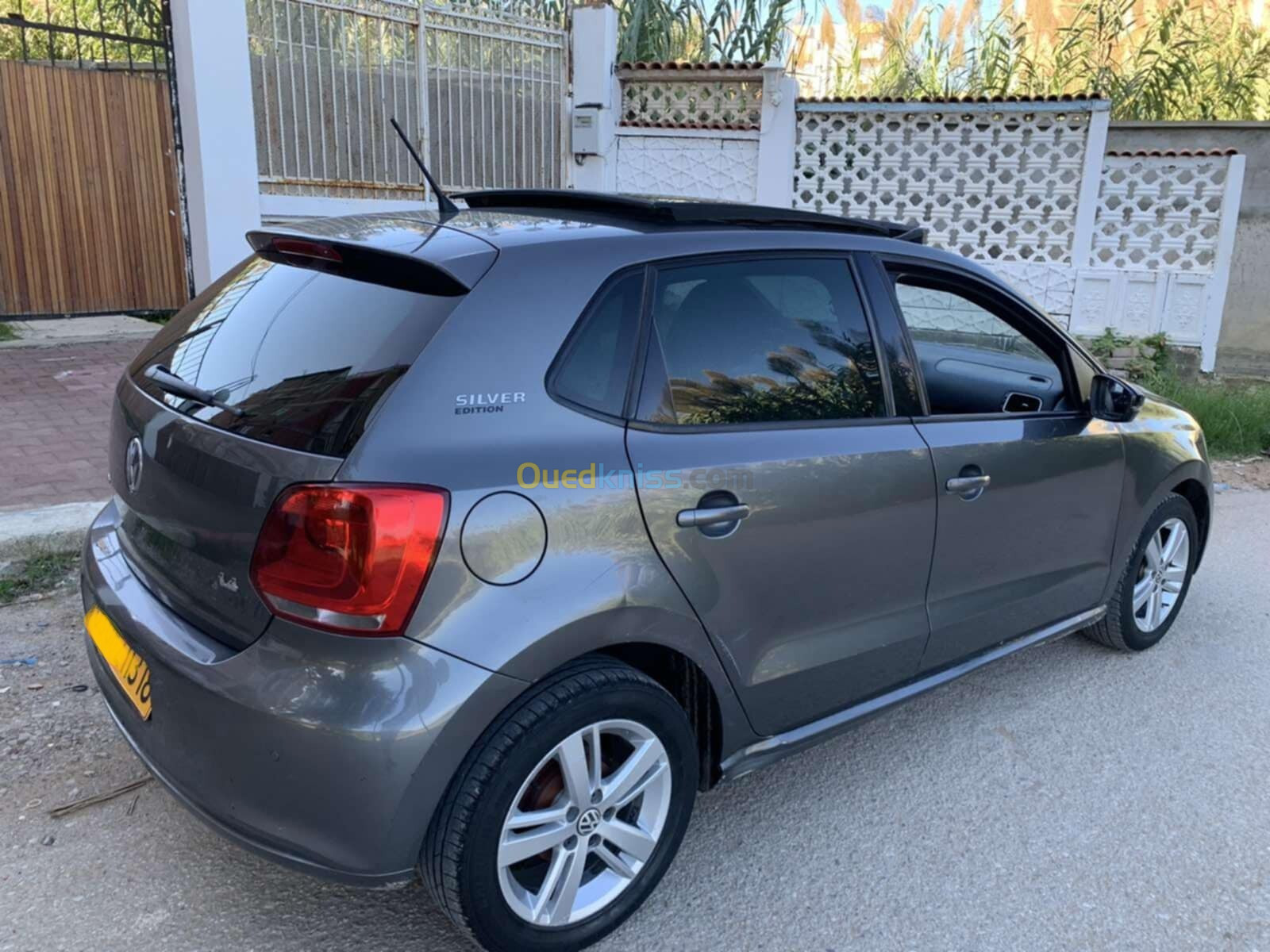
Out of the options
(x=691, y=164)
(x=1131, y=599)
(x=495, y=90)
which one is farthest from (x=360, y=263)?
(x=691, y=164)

---

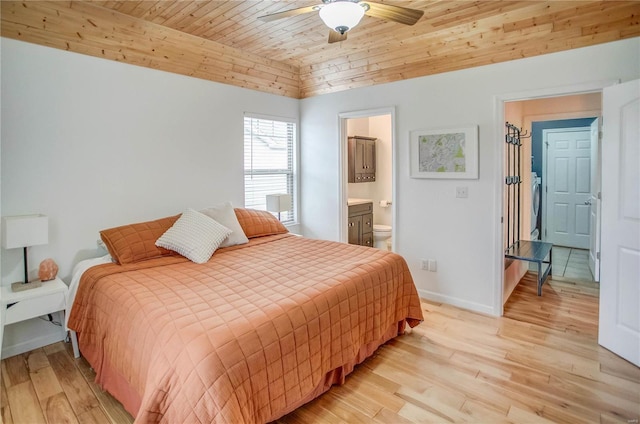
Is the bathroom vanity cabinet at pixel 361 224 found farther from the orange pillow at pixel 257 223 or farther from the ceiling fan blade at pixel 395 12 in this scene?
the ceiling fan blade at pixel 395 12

What to work on:
Return every line of the data above that contains the word "blade".

Task answer:
Is the bathroom vanity cabinet at pixel 361 224 found farther from the orange pillow at pixel 257 223 or farther from the ceiling fan blade at pixel 395 12 in this scene?
the ceiling fan blade at pixel 395 12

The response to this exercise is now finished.